# 資料を読む:
- A) 高齢者うつへの高照度光照射療法の文章で、トライアルの主要アウトカム測定に使われたものは何か。
- B) 高齢者うつへの高照度光照射療法の文章を、最後の文のあとから書き継げ。

# 文書の抜粋:
高齢者うつに対する高照度光照射療法で、うつ気分改善し、睡眠・内分泌リズムも改善
2011年 01月 04日
高照度光照射療法:bright light treatment (BLT)の気分、内分泌リズムへの影響を検討。
Lieveerse R, et al "Bright light treatment in elderly patients with nonseasonal major depressive disorder. A randomized placebo-controlled trial" Arch Gen Psych 2011; 68: 61-70.
自宅ベースの二重盲検プラセボ対照ランダム化トライアル
60歳以上の、MDDを有する8名外来患者をベースライン、3週後、治療終了後3週後で検討
Hamilton Scale for Depression scoreを主要アウトカム測定とする
ITT解析により、プラセボよりBLTによりHamilton Scale for Depression score改善
ベースラインから3週後 7%; 95% confidence interval, 4%-23%; P = .03)
ベースラインから治療終了後3週後 21%; 7%-31%; P = .001)
治療3週後のベースライン比較において、覚醒後からの起床時間は、プラセボ比較で、7%改善(P < .001)、 sleep efficiency は2%改善 (P = .01)、夕方のメラトニン増加steepnessは81%改善 (P = .03)
治療終了後3週後においてベースライン比較では、覚醒からの起床までの時間はやはり、プラセボより3%改善(P = .001)し、24時間遊離コルチゾール値は37%低下 (P = .003)
夕刻唾液中コルチゾール値はBLT治療群で34%減少、対し、プラセボは7%増加(P = .02)
Lieverse らは、2つの仮説でランダム化臨床トライアルを行った
(1) 照度光照射療法でうつ症状改善
(2)うつ症状減少は、概日リズムの改善を解するもので、 睡眠・内分泌リズムも改善する
光照射療法http://www.mayoclinic.com/health/light-therapy/MY00195から・・・無計画・無評価の治療は行うべきではない。
【適応】seasonal affective disorderがまず検討されている。

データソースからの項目
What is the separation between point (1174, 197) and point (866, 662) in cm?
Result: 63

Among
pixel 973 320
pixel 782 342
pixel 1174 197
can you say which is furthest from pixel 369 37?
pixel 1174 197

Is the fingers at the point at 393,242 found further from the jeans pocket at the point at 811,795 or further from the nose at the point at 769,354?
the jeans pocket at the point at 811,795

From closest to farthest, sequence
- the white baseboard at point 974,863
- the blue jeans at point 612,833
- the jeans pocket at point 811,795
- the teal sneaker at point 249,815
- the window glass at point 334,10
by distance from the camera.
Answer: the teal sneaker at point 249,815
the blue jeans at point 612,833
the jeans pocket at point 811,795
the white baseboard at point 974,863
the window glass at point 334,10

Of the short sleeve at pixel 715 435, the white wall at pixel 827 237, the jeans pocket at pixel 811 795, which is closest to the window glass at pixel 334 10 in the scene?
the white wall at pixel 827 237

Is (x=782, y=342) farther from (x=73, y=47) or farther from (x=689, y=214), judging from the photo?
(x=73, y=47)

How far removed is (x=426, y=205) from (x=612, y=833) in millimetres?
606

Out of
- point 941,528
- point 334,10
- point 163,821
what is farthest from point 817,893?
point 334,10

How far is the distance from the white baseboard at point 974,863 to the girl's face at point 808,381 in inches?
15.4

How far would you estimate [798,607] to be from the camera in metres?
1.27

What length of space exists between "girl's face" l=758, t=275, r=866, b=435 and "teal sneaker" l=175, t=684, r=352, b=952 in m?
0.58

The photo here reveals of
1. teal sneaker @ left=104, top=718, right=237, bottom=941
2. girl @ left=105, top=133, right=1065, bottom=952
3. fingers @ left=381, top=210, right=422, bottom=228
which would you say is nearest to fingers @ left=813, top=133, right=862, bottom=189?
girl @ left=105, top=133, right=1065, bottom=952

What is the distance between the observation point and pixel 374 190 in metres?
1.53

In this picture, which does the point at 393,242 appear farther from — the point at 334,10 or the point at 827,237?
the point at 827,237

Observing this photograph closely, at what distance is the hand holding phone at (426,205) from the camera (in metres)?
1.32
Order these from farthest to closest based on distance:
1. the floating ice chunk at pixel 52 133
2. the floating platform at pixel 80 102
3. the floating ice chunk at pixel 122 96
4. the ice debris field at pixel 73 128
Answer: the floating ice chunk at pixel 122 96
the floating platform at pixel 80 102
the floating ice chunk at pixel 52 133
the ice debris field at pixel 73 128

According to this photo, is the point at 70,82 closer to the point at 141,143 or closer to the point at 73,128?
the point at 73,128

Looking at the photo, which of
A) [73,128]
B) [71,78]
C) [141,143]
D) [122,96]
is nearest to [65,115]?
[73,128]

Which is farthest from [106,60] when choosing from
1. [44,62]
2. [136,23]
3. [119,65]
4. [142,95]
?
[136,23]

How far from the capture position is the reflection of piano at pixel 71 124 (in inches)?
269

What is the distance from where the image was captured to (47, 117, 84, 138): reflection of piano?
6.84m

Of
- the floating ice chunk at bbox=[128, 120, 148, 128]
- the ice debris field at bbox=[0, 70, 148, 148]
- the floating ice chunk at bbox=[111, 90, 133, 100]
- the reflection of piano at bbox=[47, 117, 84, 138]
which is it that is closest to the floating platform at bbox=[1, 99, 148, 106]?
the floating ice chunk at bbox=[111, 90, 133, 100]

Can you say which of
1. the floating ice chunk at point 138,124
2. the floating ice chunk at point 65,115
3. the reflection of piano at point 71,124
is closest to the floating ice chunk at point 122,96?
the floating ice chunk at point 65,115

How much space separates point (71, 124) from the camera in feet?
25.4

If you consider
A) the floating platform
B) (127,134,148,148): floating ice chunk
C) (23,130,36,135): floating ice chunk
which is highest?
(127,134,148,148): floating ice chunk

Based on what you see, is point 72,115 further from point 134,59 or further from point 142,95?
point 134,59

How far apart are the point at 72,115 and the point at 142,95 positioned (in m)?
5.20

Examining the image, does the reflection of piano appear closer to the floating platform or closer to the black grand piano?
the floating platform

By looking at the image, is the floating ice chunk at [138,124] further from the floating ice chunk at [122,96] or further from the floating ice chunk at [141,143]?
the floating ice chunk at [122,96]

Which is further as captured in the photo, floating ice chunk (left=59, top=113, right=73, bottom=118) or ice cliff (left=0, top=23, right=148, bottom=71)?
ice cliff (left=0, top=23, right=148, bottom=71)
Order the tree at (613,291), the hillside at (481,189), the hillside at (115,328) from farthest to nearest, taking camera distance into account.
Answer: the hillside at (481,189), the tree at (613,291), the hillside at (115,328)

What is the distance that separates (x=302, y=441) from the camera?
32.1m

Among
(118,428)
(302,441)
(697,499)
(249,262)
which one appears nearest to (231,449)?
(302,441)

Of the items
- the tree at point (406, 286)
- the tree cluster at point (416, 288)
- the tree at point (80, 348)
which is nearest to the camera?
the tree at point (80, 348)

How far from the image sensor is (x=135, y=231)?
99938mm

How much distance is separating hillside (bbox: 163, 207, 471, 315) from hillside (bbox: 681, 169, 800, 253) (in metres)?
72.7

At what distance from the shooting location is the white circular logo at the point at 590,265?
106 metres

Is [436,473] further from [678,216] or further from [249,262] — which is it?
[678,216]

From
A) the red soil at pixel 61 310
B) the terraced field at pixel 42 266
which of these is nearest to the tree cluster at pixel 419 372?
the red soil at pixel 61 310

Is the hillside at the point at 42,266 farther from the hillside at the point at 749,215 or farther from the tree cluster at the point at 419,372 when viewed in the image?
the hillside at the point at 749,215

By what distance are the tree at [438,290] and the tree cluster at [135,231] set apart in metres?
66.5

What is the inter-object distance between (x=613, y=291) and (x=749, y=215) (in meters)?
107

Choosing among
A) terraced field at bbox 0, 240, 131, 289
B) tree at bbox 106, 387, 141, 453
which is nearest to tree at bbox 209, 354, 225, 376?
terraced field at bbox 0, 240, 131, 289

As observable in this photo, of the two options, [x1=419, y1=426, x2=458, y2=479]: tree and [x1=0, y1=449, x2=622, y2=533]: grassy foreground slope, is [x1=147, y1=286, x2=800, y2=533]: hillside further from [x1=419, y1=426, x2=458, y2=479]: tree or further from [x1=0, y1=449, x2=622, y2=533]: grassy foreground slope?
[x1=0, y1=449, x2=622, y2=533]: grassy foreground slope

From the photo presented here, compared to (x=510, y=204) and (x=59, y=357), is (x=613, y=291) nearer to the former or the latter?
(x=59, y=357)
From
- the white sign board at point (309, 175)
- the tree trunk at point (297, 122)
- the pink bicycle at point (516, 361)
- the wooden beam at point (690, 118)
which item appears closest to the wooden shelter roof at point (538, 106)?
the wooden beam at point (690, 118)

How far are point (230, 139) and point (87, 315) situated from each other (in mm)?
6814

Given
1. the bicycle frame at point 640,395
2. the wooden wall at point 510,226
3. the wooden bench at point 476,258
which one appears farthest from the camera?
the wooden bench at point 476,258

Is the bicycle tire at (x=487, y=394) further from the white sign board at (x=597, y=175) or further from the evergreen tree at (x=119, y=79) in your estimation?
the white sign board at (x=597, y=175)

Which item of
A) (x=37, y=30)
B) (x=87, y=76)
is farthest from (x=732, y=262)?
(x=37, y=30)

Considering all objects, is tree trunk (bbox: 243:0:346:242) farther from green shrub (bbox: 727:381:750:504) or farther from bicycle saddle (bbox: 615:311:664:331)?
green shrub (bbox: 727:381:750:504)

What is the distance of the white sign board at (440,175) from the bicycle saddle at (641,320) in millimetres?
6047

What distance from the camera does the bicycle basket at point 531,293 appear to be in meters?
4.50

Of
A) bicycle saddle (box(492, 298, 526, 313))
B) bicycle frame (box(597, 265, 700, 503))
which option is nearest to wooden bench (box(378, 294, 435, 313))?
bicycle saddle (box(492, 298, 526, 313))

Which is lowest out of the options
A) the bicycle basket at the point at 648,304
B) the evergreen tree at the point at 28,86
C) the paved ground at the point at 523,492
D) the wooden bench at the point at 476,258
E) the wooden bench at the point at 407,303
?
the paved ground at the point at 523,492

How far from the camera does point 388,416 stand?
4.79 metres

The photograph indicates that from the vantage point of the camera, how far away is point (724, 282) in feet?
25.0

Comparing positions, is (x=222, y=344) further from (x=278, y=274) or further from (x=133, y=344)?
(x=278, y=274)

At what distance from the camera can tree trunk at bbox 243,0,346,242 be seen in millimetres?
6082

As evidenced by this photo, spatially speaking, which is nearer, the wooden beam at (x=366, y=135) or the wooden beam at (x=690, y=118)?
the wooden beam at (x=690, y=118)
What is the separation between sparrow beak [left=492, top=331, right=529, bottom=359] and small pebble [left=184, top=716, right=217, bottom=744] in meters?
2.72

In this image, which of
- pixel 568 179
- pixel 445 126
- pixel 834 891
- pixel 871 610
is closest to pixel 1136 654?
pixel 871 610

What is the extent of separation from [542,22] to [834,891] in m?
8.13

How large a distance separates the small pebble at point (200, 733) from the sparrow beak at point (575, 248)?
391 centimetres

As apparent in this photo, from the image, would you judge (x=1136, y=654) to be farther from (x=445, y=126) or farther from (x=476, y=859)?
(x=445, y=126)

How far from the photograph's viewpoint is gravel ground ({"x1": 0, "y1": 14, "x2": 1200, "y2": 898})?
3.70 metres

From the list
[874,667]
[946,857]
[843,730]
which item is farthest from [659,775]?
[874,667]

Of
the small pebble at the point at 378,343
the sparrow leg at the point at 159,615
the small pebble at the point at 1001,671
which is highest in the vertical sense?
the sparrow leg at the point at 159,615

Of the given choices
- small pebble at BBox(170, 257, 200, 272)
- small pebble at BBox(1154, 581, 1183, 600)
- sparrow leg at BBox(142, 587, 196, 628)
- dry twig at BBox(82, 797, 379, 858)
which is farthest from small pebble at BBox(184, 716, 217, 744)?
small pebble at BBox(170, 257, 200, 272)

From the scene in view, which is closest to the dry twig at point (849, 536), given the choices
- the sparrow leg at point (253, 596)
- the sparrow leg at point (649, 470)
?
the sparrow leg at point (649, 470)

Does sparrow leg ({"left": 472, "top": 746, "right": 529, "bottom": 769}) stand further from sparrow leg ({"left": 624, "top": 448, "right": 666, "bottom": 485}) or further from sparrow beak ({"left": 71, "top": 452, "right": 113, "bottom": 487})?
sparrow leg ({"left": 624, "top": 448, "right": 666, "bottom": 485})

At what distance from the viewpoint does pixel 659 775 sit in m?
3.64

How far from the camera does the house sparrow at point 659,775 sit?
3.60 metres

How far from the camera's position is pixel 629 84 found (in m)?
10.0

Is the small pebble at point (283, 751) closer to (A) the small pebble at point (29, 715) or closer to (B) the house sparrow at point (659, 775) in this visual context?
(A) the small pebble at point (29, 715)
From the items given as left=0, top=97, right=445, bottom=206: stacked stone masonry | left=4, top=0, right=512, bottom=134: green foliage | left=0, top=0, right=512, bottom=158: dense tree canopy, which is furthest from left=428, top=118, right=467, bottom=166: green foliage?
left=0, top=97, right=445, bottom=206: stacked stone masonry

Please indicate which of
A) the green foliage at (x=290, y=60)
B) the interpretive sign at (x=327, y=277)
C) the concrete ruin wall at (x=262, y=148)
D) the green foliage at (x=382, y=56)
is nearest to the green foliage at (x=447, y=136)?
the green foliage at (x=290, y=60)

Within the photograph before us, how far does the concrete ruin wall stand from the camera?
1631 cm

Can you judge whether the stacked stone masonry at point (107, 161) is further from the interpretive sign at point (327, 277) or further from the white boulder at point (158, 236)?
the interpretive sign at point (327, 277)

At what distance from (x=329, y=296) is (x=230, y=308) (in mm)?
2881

# 課題ごとの解答:
- A) Hamilton Scale for Depression scoreである。

- B)
そして、季節性でないうつ、Obsessive-compulsive disorders、Jet lag、Sleep disorders、Adjusting to a nighttime work schedule、Parkinson's disease、 Dementia、Attention-deficit/hyperactivity disorder (ADHD)と適応の広がりが考慮されている。
【リスク】
頭痛、吐き気、Eyestrain、いらいら・焦燥感、躁、多幸感、bipolar disorder関連症状悪化、Dry mouth、睡眠障害
全身性エリテマトーデスなどの光線過敏、薬物(抗生剤、抗炎症剤など)・サプリメントによる光線過敏、目への悪影響、皮膚がんリスク
【3つの重要要素】
・時間:短時間のブロック、たとえば15分区切りでスタートし、次第に長くする。
30分から2時間へ1日のセッションを、強度に従い増やす
・タイミング:多くでは、目覚めた後の、早朝が最も効果的。夜の療法では睡眠障害をもたらす可能がある。・・・まず、目覚める必要があるので、最も有効な治療スケジュールを・・・
・強度:lux表現。2500 luxから1万luxまで用いられることが多い。light boxの強度は座位からどの程度離れているか、使用可能な時間などで決まる。1万luxでは通常30分必要で、2500luxでは2時間のセッションが必要
光照射療法は、seasonal affective disorder の治療として行われ、次に、非季節性のうつ、不眠へと対象拡大、副作用が少なく、安全と思われている。薬物治療やカウンセリング・精神療法の効果増強としても用いられる。妊娠・授乳中の抗うつ薬回避のため、抗うつ治療薬の減量のためになどでもためされてるらしい。
ただ、全く安全かということと他の物理療法と同じくそれなりの有害事象が考慮され、確実な治療効果においてもそれなりの知識が必要なようだ。